Prima di ogni miracolo i Vangeli notano che Gesù provava compassione. Compassione per i malati. Dobbiamo sentire la stessa compassione, ripeteva Jean Vanier, il fondatore de L'Arche, morto di cancro a novant'anni. Il cristianesimo è anzitutto questo: il curvarsi sui dolori e le sofferenze degli uomini, specialmente gli ultimi e i reietti, perché tutti siamo fatti a immagine di Dio e a tutti la Croce ha offerto la salvezza. Questa attenzione al dettaglio quotidiano è il genio di una storia secolare: basta pensare al Cottolengo e ai santi sociali torinesi dell'Ottocento o a Don Gnocchi che sul dolore costruì una mistica e riscattò nell'Italia del primo dopoguerra migliaia di mutilatini, forse l'ultimo girone nella scala della società.
Jean Vanier rielabora le stesse intuizioni. E le sue scelte sono, se possibile, ancora più straordinarie perché il suo profilo è quello di un membro dell'alta società canadese, anche se lui viene al mondo nel 1928 a Ginevra. I genitori sono diplomatici, il giovane diventa ufficiale della marina, prima britannica, poi canadese. Ma una carriera brillante non lo appaga e nemmeno l'insegnamento all'università lo riempie. La sua vocazione si delinea nel tempo ed è uno squarcio sulla realtà delle disabilità. Di più, sul mondo tenebroso dell'handicap mentale. L'Arche nasce nel 1964, nel 1971 Vanier è fra i fondatori del movimento Fede e Luce. L'Arche parte da una scommessa vertiginosa, a Trosly in Francia. Vanier con l'aiuto di un padre domenicano propone a due persone con disabilità mentale, Raphael Simmi e Philippe Seux, di andare a vivere insieme nello spirito del Vangelo. Oggi le comunità sparse ovunque sono più di 150. «Il ruolo dell'Arca - affermerà il fondatore nel 2015 dopo aver ricevuto il prestigioso Premio Templeton - è di annunciare la buona notizia ai poveri. A loro certo diciamo Dio ti ama, ma diciamo anche Io ti amo, tu sei importante per me. È accogliere in piccole case persone che hanno molto sofferto e rivelare loro che sono qualcuno. Amare qualcuno è rivelargli che ha un valore».

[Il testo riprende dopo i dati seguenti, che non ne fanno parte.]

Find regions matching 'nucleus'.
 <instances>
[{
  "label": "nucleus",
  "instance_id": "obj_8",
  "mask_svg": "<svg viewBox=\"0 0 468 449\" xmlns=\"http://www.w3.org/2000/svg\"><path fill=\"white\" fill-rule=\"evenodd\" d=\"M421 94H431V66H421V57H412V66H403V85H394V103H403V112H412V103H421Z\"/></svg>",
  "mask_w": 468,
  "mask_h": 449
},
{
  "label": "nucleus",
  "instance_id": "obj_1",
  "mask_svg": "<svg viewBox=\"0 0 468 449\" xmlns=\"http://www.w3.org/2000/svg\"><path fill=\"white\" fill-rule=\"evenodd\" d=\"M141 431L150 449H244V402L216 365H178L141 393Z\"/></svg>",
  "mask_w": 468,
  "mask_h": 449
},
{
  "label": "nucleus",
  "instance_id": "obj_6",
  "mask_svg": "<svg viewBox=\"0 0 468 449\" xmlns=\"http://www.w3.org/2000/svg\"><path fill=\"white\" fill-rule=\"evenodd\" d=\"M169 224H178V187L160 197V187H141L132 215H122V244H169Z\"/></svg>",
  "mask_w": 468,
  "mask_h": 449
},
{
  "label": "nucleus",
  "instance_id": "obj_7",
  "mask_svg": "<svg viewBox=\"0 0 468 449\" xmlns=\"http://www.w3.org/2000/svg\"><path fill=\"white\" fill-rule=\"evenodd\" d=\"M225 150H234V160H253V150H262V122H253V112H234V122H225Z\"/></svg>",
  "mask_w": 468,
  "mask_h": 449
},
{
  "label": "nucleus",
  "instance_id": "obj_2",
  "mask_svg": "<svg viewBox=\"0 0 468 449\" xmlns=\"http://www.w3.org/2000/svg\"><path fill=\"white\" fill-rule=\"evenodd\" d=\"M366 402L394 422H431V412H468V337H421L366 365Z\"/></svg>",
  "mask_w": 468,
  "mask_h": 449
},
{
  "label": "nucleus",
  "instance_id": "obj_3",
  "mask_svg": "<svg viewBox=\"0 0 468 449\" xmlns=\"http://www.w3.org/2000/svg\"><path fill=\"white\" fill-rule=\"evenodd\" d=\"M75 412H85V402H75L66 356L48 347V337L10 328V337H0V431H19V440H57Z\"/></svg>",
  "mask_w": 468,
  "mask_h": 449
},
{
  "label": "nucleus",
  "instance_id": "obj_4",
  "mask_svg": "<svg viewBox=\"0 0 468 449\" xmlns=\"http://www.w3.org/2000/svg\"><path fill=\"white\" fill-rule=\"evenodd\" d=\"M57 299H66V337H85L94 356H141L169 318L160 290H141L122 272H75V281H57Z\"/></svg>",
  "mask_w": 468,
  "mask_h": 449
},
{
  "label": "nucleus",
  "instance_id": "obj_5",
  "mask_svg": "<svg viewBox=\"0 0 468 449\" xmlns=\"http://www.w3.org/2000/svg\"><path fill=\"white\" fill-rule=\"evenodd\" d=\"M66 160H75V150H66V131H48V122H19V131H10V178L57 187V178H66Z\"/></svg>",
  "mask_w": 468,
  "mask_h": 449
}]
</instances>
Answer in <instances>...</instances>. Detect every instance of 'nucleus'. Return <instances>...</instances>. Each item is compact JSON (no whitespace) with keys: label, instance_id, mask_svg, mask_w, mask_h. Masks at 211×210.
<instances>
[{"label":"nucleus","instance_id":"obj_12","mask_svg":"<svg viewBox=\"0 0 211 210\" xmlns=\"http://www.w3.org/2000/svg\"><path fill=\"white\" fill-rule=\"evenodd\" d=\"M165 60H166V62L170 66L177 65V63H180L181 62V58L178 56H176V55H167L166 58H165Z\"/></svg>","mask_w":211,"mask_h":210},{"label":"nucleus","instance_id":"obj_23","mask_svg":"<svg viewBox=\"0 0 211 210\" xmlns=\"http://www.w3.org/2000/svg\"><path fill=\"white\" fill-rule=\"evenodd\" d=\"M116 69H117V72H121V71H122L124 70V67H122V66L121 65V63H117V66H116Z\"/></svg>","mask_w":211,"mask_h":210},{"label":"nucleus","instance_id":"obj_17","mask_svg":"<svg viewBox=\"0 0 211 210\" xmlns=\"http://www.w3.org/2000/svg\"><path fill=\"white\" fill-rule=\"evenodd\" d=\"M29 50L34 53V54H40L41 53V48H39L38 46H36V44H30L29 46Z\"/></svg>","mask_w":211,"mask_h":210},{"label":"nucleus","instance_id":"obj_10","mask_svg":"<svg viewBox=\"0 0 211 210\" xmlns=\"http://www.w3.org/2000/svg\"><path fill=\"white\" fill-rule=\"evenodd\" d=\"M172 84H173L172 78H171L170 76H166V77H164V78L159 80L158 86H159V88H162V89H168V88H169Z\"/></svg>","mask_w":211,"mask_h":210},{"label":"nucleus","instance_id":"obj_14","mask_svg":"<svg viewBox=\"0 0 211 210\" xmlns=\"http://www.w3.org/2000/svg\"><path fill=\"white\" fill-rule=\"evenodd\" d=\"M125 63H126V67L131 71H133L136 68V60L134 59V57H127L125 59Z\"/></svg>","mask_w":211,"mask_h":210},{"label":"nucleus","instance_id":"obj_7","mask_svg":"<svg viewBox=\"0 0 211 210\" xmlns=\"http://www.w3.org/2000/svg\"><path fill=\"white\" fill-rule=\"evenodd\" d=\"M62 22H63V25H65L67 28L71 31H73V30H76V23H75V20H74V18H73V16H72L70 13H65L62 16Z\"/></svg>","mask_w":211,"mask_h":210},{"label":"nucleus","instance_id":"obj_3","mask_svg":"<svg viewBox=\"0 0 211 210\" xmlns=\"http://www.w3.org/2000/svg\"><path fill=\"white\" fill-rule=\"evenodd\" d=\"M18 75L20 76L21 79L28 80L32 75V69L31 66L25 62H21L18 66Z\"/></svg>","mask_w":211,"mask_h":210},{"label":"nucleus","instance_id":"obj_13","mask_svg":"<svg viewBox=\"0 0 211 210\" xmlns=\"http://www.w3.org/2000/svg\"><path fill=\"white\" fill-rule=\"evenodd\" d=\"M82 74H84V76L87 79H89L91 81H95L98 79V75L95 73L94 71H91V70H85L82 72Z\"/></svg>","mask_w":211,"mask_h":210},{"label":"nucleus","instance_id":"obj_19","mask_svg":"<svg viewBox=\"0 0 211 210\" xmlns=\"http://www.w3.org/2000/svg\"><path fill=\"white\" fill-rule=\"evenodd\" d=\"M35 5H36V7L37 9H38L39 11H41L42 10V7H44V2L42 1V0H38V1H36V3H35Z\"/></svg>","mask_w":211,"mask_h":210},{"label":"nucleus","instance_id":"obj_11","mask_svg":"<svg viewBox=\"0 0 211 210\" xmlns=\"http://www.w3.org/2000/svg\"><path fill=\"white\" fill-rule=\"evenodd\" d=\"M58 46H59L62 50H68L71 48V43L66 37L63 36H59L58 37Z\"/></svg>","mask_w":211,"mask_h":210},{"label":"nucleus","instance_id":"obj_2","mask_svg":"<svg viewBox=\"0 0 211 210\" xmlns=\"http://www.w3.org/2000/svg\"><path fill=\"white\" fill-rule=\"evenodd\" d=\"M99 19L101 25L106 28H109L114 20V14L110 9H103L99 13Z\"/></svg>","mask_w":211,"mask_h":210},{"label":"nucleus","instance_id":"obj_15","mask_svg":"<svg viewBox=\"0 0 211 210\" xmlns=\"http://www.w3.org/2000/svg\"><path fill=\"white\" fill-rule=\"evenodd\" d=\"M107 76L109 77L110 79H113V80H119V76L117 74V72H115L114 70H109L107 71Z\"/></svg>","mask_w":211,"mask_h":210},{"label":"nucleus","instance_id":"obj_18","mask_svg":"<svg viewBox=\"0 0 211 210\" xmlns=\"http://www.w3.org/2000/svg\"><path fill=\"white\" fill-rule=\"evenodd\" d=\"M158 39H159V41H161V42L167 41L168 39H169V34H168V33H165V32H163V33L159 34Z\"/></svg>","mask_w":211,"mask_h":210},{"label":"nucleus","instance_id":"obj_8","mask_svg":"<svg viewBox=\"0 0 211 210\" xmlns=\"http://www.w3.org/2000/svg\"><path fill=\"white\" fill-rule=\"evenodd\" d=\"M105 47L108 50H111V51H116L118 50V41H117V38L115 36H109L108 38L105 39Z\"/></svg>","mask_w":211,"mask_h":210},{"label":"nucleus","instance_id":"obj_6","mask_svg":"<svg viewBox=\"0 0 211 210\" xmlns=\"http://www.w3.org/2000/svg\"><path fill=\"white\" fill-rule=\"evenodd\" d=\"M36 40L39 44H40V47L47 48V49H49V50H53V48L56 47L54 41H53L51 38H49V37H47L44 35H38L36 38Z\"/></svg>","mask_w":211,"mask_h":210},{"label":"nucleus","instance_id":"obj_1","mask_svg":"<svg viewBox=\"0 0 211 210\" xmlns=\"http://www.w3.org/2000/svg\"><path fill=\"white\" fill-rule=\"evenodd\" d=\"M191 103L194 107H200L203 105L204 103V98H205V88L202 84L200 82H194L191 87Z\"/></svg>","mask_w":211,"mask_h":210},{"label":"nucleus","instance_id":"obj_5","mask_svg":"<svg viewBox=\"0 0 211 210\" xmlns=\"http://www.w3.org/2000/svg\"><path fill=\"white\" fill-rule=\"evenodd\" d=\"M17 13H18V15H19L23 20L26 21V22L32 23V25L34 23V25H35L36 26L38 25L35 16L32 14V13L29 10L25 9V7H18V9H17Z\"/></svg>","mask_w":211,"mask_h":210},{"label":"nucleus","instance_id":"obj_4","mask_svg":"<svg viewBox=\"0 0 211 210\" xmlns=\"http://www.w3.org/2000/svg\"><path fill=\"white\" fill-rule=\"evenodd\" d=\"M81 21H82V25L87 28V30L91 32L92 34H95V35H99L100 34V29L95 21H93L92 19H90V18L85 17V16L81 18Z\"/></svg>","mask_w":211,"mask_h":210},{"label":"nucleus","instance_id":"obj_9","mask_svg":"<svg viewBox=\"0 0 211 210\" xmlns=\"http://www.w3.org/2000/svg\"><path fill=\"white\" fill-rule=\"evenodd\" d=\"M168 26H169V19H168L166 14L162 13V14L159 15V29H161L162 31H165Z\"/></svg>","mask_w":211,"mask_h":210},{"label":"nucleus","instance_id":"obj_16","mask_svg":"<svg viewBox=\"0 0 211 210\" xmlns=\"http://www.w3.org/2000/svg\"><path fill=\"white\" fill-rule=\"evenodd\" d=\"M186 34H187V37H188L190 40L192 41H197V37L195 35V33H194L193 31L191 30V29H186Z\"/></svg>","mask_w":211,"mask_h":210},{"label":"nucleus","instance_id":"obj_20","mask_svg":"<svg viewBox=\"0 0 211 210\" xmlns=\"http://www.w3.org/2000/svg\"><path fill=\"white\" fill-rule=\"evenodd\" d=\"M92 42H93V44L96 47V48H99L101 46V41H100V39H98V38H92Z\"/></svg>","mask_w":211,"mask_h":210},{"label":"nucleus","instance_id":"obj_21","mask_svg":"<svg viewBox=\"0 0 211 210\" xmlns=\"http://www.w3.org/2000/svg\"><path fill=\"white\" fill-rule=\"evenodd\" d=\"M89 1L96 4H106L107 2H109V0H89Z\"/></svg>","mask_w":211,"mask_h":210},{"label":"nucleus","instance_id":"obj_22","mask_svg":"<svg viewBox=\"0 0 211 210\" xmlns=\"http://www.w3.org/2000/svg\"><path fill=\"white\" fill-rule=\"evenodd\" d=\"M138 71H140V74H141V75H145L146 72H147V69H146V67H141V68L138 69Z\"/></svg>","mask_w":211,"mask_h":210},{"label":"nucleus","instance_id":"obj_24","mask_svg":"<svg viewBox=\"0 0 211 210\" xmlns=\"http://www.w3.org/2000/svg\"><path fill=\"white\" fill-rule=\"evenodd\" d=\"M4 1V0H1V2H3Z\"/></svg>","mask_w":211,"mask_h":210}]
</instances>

È quel che ha fatto Madre Teresa aprendo i suoi lebbrosari nell'India dei disgraziati più disgraziati, quelli scansati da tutti. È quel che distingueva il grande filosofo francese Emmanuel Mounier: quando invitava gli accademici di Francia a casa sua, metteva sempre la figlia Francoise che altri avrebbero nascosto a capotavola. Non per una forma morbosa di compiacimento, ma perché il cristianesimo insegna un'umanità più grande, dilatata, sorprendente. Che fa a pezzi misure, ipocrisie, fastidi. «Il messaggio del Vangelo - spiega sempre Vanier - è diventare uomini e donne di compassione». Attenzione: la compassione non è un sentimento zuccheroso per anime pie; no, è una profonda empatia per il prossimo. Un'empatia che, appunto, fa miracoli. «L'aspetto particolare a L'Arche, come a Fede e Luce - insiste Vanier - è che le persone con handicap sono persone super. Non hanno sviluppato la mente, ma hanno cuore». Un discorso che potrebbe apparire velleitario se non fosse che l'imponente rete assistenziale messa in piedi dimostra il contrario: la consapevolezza della fede ha fatto vincere una sfida temeraria. Abbattendo pregiudizi e capovolgendo l'ideologia, anche quella religiosa, di chi riteneva la malattia una punizione di Dio.
Anzi, si scandalizzava per questo: la scintilla di Fede e Luce è il rifiuto incontrato da due ragazzi francesi con disturbi mentali: la loro diocesi li aveva umiliati escludendoli da un pellegrinaggio a Lourdes. Ci penserà Jean Vanier a promuoverne uno per loro e per tutti quelli come loro.